France Télévisions : un budget en déficit en 2025 
On apprenait fin décembre que le budget 2025 de France Télévisions était pour la première fois dans le rouge depuis 9 ans à hauteur de 41,2 millions d’euros, pour un budget total de 2,7 milliards d’euros.
Franceinfo TV, lancée en 2016, devait devenir la première chaîne d’information en continu.
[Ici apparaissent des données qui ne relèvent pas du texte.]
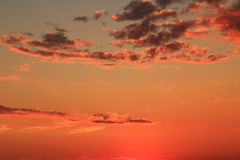 Vivid peach sunset sky Stock Photography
Aujourd’hui elle se retrouve en quatrième place de la TNT avec 0,8 % de part d’audience, loin derrière CNews (3,6 %), BFM TV (2,9 %) et LCI (2,3 %).
Première présidente de France Télévisions à avoir effectué deux mandats, Delphine Ernotte Cunci a été reconduite en mai pour un troisième, sur lequel plane toutefois une incertitude en cas de création d’une holding chapeautant tout l’audiovisuel public. Un projet que soutient par ailleurs la dirigeante, qui est selon elle une « arme de dissuasion contre la privatisation ».
En l’état, la proposition de loi stipule que le futur PDG de la holding présidera les conseils d’administration de ses filiales. Le nouveau mandat de la présidente de France Télévisions pourrait donc être écourté, même si le texte peut évoluer jusqu’à son éventuelle adoption définitive.
Delphine Ernotte a toutefois fait l’objet de critiques des syndicats: « Le climat social s’est considérablement dégradé », estime la CGT de France Télévisions, en déplorant « une réduction nette de près de 1000 emplois sur 10.000 en dix ans », sur fond d’austérité budgétaire.
« Son bilan n’est clairement pas bon, entre gabegie, jeunisme et choix stratégiques contestables », soufflait une “petite main” de France Télévisions à Valeurs actuelles.
France Télévisions comprend les chaînes France 2, France 3 et ses 24 antennes régionales, France 4, France 5, franceinfo et le réseau Outre-mer La Première. Le groupe compte quelque 8800 salariés (équivalent temps plein) et bénéficie d’un financement par l’État de 2,7 milliards d’euros.

Les opinions exprimées dans cet article sont celles de l’auteur et ne reflètent pas nécessairement celles d’Epoch Times.